++++ EXCERPTED TEXT

# Scikit-Learn Python Library


***

This notebook is a overview of the [sckit-learn Python libray](https://scikit-learn.org/stable/): a free software machine learning library for the [Python](https://www.python.org/) programming language. 
It also supports supervised and unsupervised learning and provides various tools for model fitting, data preprocessing, model selection and evaluation, and many other utilities.

<br>

## An introduction to machine learning with scikit-learn
https://scikit-learn.org/stable/tutorial/basic/tutorial.html

In [1]:
import sklearn.datasets as datasets

In [2]:
iris = datasets.load_iris()

In [3]:
digits = datasets.load_digits()

In [4]:
print(digits.data)

[[ 0.  0.  5. ...  0.  0.  0.]
 [ 0.  0.  0. ... 10.  0.  0.]
 [ 0.  0.  0. ... 16.  9.  0.]
 ...
 [ 0.  0.  1. ...  6.  0.  0.]
 [ 0.  0.  2. ... 12.  0.  0.]
 [ 0.  0. 10. ... 12.  1.  0.]]


In [5]:
digits.target

array([0, 1, 2, ..., 8, 9, 8])

++++++++

| PROBLEM REQUIREMENTS |
Translate this sentence from the scikit-learn overview into Spanish: "It also supports supervised and unsupervised learning and provides various tools for model fitting, data preprocessing, model selection and evaluation, and many other utilities."

++++ EXCERPTED DATA

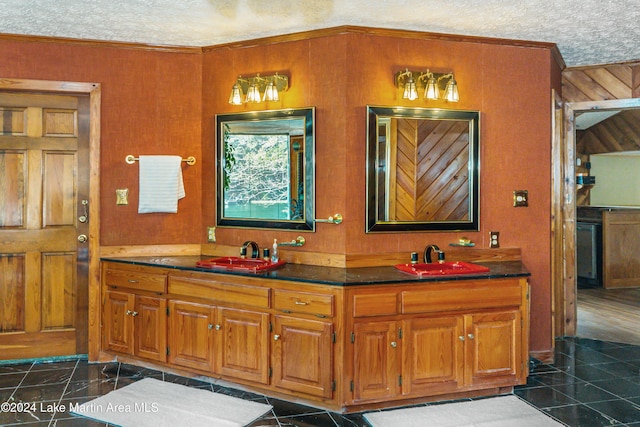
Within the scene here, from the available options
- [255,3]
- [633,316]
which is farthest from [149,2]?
[633,316]

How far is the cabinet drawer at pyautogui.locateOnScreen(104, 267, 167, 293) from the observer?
3467 mm

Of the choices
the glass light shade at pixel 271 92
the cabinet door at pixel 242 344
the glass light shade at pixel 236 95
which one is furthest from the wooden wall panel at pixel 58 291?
the glass light shade at pixel 271 92

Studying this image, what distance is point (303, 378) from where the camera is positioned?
2.98 meters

++++++++

| WRITTEN RESPONSE |
También admite el aprendizaje supervisado y no supervisado y ofrece diversas herramientas para el ajuste de modelos, el preprocesamiento de datos, la selección y evaluación de modelos, y muchas otras utilidades.